Robinson-Patman Act or Why Wal-Mart Has Not (Yet) Taken Over the World

Antitrust laws are at the heart of our competitive free market system, and while they are the principal means of keeping monopolies in-check, there are many other laws that act “behind the scenes” to ensure a competitive market.

One of the most important laws that keeps competition vigorous on the retail level is the Robinson-Patman Act. That Act prohibits so-called “price discrimination,” where a seller sells the same product to similar buyers at different prices.

For example, two family-owned Music stores, Ken’s Music and Bill’s Music, purchase their tapes from Mega Tape Corp. Mega Tape decides that it likes Ken more than Bill and charges Bill seven dollars per tape while it charges Ken only five dollars. Clearly, Ken would have the competitive advantage and would be able to undercut Bill and perhaps drive Bill’s Music out of business, thereby damaging competition in the retail tape market.

Because this price discrimination has the potential to decrease competition by driving disfavored retailers (those charged the higher price) out of business, Congress enacted Robinson-Patman to prohibit this conduct.

The next logical question is why would Mega Tape Corp. want to damage its own customer-base by driving Bill’s Music out of business? The short answer is Wal-Mart and similar large buyers.

Let’s say that Bill’s Music is competing with Wal-Mart.

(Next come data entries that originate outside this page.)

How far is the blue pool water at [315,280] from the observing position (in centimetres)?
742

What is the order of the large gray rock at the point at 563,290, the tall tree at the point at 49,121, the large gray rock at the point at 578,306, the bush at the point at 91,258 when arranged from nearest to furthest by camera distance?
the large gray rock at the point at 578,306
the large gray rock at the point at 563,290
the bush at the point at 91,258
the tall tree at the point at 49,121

Wal-Mart, because of the huge volume of tapes it purchases from Mega Tape Corp., has the ability to say to Mega: “If you want us to continue buying your tapes you must sell to Bill’s Music at two dollars over what you sell to us.” To placate Wal-Mart, Mega does so, and Bill’s Music now sells its product for two dollars over the same product at Wal-Mart. The result is that Bill is unable to compete with Wal-Mart and shuts his doors three days later.

This is the exact situation that is made illegal by the Robinson-Patman Act. Sellers must sell to buyers (at the same distribution level) at that same price, and buyers who know they are getting a lower price than their competition may not buy at that price.

The final question is why in light of Robinson-Patman is Wal-Mart still able to purchase its products at a lower price than most of its competition? The purpose of all antitrust laws is the enhancement of competition. Therefore, if a seller has a legitimate reason to sell at a reduced price to certain buyers, Robinson-Patman allows this. The Act specifically exempts price differences based on the cost of manufacture, sale, or delivery because of geographic location or volume of purchase. In short, Wal-Mart gets a lower price because of the massive volume it purchases and not because of any intent to harm competition, and that is permitted under Robinson-Patman. However, the Act still prevents Wal-Mart from using its clout to force its vendors to charge higher prices to its competition.

Thus, Robinson-Patman works behind the scenes to help ensure that stores like Wal-Mart still have competition.